_WRITTEN PROBLEM 1:_ Select every line of the records that contains the string "instances" and copy those lines.

_PASSAGE TO READ:_
I think there are definitely areas we can work on to improve it and to adapt it to a world that will have more renewables, more intermittency, and how to deal with that. In relation to the second point, the hedging strategy, I don't want to comment too much on a quantitative basis. I'd say obviously in the shorter term, 2022, we will have a higher percentage hedged and at a higher price, and towards the back end, we'll have less hedged and at a lower price. Overall, as I say, 50% over this period at around 60 EUR per MWh. In relation to the third point, asset rotations, it is coming in above expectations.

I think interest rates have also stayed low, and we continue to see a lot of good demand from investors. It is above our expectations, only for now. You know, we had multiples implicit in the business plan of around EUR 200,000 per MW. We're comfortable with that, and we actually see multiples above that for the transactions that we've done on average. We are now already preparing asset rotation deals for 2022, and we might even be announcing one or two in the short term. You know, because this is a continuous process, we keep working on this. Hopefully, that answers your question.

_WRITTEN PROBLEM 2:_ Write out the whole passage above on hedging and asset rotations, word for word.

_Collected data:_
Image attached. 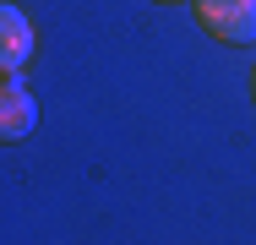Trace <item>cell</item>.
Returning <instances> with one entry per match:
<instances>
[{"label": "cell", "mask_w": 256, "mask_h": 245, "mask_svg": "<svg viewBox=\"0 0 256 245\" xmlns=\"http://www.w3.org/2000/svg\"><path fill=\"white\" fill-rule=\"evenodd\" d=\"M158 6H180V0H158Z\"/></svg>", "instance_id": "5b68a950"}, {"label": "cell", "mask_w": 256, "mask_h": 245, "mask_svg": "<svg viewBox=\"0 0 256 245\" xmlns=\"http://www.w3.org/2000/svg\"><path fill=\"white\" fill-rule=\"evenodd\" d=\"M251 98H256V71H251Z\"/></svg>", "instance_id": "277c9868"}, {"label": "cell", "mask_w": 256, "mask_h": 245, "mask_svg": "<svg viewBox=\"0 0 256 245\" xmlns=\"http://www.w3.org/2000/svg\"><path fill=\"white\" fill-rule=\"evenodd\" d=\"M38 126V98L22 76H0V142H22Z\"/></svg>", "instance_id": "3957f363"}, {"label": "cell", "mask_w": 256, "mask_h": 245, "mask_svg": "<svg viewBox=\"0 0 256 245\" xmlns=\"http://www.w3.org/2000/svg\"><path fill=\"white\" fill-rule=\"evenodd\" d=\"M218 44H256V0H191Z\"/></svg>", "instance_id": "6da1fadb"}, {"label": "cell", "mask_w": 256, "mask_h": 245, "mask_svg": "<svg viewBox=\"0 0 256 245\" xmlns=\"http://www.w3.org/2000/svg\"><path fill=\"white\" fill-rule=\"evenodd\" d=\"M33 49H38V33H33L28 11H16V6L0 0V76H22L28 60H33Z\"/></svg>", "instance_id": "7a4b0ae2"}]
</instances>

_COMPLETE ANSWER 1:_
Returning <instances> with one entry per match:
<instances>
</instances>

_COMPLETE ANSWER 2:_
I think there are definitely areas we can work on to improve it and to adapt it to a world that will have more renewables, more intermittency, and how to deal with that. In relation to the second point, the hedging strategy, I don't want to comment too much on a quantitative basis. I'd say obviously in the shorter term, 2022, we will have a higher percentage hedged and at a higher price, and towards the back end, we'll have less hedged and at a lower price. Overall, as I say, 50% over this period at around 60 EUR per MWh. In relation to the third point, asset rotations, it is coming in above expectations.

I think interest rates have also stayed low, and we continue to see a lot of good demand from investors. It is above our expectations, only for now. You know, we had multiples implicit in the business plan of around EUR 200,000 per MW. We're comfortable with that, and we actually see multiples above that for the transactions that we've done on average. We are now already preparing asset rotation deals for 2022, and we might even be announcing one or two in the short term. You know, because this is a continuous process, we keep working on this. Hopefully, that answers your question.